The Canadian Art Database

Karoo Ashevakk

Born in 1940 in an encampment near Talurqjuaq [Taloyoak/Spence Bay] in the Kitikmeot region of Nunavut, Karoo Ashevak lived life on the land, following the traditional hunting lifestyle, until he moved to Talurqjuaq in 1960. Ashevak is noted for the unique exploration of his private world of dreams and Inuit shamanism in his mixed media sculpture. His playful, experimental approach encompasses a large visual métier - animation and humour - are vital elements in his carvings of spirits, shamans, arctic wildlife and human figures. Using primarily whalebone the artist also incorporates stone and ivory, caribou antler and baleen as inlaid detail or additional components.

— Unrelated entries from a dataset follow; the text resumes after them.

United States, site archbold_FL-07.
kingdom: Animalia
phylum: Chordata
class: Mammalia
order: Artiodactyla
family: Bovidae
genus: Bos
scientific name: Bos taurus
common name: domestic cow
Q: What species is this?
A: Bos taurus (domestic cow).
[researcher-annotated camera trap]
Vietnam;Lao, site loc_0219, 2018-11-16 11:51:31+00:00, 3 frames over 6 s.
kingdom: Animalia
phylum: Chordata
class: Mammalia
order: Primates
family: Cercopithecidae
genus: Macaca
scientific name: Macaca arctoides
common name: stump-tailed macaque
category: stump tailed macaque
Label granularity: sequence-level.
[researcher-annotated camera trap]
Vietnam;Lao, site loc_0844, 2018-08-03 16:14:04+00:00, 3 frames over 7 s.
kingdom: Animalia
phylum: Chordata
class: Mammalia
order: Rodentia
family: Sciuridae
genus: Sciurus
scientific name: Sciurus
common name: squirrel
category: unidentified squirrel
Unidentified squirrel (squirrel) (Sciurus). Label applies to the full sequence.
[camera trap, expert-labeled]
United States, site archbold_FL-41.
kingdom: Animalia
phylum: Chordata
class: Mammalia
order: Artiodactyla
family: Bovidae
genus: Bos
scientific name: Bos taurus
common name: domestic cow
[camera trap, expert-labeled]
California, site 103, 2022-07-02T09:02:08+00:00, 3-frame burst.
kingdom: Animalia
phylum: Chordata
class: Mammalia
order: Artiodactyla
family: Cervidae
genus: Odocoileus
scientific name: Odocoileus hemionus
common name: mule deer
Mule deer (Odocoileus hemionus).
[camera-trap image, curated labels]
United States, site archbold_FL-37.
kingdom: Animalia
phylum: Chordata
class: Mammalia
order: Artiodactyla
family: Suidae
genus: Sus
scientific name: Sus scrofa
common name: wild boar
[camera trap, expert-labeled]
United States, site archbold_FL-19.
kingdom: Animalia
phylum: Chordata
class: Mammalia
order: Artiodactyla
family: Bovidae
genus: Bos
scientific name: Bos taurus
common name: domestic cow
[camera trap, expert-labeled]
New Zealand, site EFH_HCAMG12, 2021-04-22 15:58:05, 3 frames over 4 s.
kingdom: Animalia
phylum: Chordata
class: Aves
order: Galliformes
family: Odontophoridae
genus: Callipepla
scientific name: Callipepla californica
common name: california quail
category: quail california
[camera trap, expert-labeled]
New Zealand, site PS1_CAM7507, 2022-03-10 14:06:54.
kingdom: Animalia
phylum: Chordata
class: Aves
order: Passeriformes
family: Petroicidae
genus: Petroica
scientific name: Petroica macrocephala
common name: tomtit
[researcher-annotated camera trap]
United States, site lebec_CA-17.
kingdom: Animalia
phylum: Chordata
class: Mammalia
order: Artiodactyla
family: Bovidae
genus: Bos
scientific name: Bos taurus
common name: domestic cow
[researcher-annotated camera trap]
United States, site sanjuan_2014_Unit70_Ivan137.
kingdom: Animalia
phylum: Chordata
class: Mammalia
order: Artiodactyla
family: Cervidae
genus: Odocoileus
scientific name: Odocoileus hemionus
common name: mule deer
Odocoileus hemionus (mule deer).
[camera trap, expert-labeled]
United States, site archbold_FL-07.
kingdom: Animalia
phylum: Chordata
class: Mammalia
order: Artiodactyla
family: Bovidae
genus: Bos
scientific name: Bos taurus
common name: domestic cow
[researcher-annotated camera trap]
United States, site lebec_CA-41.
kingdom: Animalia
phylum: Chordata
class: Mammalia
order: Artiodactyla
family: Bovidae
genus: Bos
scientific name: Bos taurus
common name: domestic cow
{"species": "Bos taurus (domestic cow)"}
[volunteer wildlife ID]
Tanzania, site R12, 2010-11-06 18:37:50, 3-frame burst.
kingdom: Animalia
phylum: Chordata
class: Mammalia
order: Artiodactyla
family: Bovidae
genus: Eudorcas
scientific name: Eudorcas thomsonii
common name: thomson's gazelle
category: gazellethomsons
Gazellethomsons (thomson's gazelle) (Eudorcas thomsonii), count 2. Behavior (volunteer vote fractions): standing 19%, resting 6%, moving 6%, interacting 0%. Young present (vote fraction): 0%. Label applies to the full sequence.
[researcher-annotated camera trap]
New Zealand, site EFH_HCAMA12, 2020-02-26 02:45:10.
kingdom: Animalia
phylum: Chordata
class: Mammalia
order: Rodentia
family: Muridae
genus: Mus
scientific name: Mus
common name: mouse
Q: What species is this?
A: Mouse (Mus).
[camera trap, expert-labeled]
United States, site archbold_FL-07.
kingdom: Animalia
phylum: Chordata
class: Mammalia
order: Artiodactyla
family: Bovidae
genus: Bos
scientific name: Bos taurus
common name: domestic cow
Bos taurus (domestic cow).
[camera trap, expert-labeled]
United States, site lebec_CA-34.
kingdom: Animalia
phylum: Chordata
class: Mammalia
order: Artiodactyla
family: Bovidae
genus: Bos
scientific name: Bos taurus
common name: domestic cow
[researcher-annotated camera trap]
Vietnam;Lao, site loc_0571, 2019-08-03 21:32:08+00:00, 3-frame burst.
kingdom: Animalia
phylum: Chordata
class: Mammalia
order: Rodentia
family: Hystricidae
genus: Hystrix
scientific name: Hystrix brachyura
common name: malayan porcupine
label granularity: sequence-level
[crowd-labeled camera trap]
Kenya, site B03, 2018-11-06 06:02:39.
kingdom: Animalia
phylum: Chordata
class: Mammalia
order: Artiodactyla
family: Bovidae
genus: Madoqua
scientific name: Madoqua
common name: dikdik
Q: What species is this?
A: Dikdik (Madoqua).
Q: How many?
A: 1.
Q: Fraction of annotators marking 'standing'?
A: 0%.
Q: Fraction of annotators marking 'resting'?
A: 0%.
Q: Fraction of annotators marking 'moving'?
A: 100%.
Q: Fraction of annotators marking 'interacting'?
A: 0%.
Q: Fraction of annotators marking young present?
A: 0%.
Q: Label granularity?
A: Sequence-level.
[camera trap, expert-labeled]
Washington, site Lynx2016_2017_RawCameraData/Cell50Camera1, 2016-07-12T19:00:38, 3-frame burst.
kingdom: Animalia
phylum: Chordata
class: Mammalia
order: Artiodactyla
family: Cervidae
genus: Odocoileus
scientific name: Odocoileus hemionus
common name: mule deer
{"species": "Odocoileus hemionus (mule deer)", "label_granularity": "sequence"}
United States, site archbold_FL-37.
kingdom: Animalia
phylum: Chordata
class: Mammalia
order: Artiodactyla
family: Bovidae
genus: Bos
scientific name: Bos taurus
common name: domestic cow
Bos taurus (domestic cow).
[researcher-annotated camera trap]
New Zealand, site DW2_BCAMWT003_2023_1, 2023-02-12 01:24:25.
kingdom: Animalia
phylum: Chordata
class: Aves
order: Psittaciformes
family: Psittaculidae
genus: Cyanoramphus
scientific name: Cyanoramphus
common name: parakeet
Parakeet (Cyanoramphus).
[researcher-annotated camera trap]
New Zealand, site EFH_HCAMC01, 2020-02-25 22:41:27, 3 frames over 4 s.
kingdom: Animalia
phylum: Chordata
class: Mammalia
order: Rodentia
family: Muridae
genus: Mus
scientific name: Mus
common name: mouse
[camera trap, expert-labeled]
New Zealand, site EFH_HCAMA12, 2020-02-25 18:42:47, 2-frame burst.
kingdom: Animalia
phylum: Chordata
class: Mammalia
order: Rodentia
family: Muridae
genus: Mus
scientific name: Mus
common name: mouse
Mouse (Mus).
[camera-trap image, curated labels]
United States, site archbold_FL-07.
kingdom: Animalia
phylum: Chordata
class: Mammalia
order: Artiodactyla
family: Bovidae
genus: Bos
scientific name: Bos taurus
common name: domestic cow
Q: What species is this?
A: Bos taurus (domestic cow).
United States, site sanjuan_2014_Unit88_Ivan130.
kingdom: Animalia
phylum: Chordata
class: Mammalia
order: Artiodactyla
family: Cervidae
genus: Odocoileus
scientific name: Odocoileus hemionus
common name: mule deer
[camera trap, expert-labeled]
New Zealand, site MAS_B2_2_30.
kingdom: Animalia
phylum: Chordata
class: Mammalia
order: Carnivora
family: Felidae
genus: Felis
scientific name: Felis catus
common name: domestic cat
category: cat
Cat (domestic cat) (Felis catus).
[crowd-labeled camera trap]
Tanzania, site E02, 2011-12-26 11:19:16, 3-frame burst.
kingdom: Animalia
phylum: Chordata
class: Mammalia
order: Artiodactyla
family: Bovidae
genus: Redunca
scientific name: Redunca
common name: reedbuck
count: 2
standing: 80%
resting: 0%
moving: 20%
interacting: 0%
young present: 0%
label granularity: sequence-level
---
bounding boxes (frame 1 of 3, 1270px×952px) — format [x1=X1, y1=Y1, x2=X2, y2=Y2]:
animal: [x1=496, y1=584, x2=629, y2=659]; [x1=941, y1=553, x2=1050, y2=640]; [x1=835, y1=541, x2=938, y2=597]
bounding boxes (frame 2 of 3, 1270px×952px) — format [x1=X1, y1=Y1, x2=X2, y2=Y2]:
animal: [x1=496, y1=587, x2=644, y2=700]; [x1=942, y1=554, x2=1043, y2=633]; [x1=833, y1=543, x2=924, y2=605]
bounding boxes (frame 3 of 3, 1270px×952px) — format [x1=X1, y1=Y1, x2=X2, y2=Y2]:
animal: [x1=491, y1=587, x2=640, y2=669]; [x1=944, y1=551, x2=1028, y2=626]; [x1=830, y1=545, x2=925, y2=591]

During his short career he achieved special status within his community, and nearby Uqsuqtuq [Gjoa Haven], influencing an entire generation of Kitikmeot artists. Well known within Canada and the United States, Karoo Ashevak has had solo exhibitions in Toronto, Montreal and New York. The 1973 exhibition at the American Indian Arts Centre in New York City marked the height of his career, and the 1994 exhibition at the National Gallery in Ottawa signifies the continuing importance of his work in the context of contemporary Canadian art.

Karoo Ashevak died in October 1974 in a house fire at the age of thirty-four.